Homme, la blanche vierge à tes mains interdite,
Que tu dois pressentir sous le voile du mythe,
La douce Vérité, cédant à ton amour,
Arrache de son corps un voile chaque jour ;
Chaque jour elle veut qu’on voie ou qu’on devine
Quelques graces de plus dans sa forme divine.
C’est ton amante encor sous des habits nouveaux ;
Au lieu de la déesse, aimais-tu ces lambeaux ?

Laisse, artiste sacré, crouler tes vieux modèles
Sans détacher ta main de tes marbres fidèles ;
Vers l’Olympe désert ne tourne plus les yeux,
Regarde dans ton cœur : c’est là que sont les dieux.
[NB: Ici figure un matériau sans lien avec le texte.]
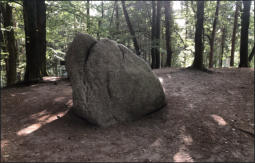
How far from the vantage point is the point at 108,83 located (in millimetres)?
5695

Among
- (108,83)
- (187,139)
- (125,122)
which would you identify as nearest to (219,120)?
(187,139)

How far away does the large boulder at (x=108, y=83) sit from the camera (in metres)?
5.58

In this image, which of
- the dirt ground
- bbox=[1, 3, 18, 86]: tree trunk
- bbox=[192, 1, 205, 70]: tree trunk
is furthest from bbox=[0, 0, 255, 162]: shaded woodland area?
bbox=[1, 3, 18, 86]: tree trunk

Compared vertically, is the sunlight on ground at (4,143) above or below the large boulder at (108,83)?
below

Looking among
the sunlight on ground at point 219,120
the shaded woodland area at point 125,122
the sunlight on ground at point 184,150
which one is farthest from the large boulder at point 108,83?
the sunlight on ground at point 219,120

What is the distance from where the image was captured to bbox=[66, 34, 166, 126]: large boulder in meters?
5.58

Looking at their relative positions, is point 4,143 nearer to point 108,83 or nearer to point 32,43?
point 108,83

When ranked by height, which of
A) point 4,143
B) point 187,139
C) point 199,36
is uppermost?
point 199,36

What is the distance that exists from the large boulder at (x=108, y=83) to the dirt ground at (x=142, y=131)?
0.35 m

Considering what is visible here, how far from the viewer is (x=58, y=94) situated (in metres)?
7.89

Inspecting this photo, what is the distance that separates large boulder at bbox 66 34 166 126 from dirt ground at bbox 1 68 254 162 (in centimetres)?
35

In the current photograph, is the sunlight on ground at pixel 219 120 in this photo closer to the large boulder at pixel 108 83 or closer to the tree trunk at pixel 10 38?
the large boulder at pixel 108 83

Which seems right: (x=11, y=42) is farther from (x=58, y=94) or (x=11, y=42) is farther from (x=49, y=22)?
(x=58, y=94)

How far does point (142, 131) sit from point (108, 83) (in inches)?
66.1
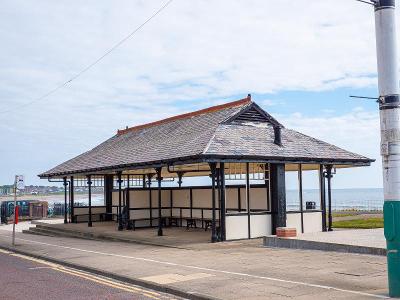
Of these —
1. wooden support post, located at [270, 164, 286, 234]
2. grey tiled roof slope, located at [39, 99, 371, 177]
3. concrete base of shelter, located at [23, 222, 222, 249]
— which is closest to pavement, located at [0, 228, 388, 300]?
concrete base of shelter, located at [23, 222, 222, 249]

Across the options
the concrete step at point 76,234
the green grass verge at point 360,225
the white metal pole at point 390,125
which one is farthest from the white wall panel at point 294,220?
the white metal pole at point 390,125

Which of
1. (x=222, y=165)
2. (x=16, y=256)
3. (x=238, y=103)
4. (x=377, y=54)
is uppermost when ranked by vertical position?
(x=238, y=103)

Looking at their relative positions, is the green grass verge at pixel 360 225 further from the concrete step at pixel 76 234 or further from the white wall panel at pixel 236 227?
the concrete step at pixel 76 234

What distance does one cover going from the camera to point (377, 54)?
8797 mm

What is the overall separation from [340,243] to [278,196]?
5313 mm

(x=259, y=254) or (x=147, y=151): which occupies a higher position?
(x=147, y=151)

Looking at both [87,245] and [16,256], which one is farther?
[87,245]

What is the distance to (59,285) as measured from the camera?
11031mm

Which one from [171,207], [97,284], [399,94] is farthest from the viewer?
[171,207]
Vois comment le grand tout se sculpte et se transforme,
Vois les nids s’enlacer aux bras du chêne énorme,
Vois les taureaux bondir, vois danser sur les prés
Les filles aux doux yeux ; dans les couchans dorés,
Vois saillir des grands monts les arêtes chenues,
Et la pourpre échancrer le noir profil des nues.
Glane, ô puissant frelon, par tout notre univers
La forme et la couleur, trésors toujours ouverts.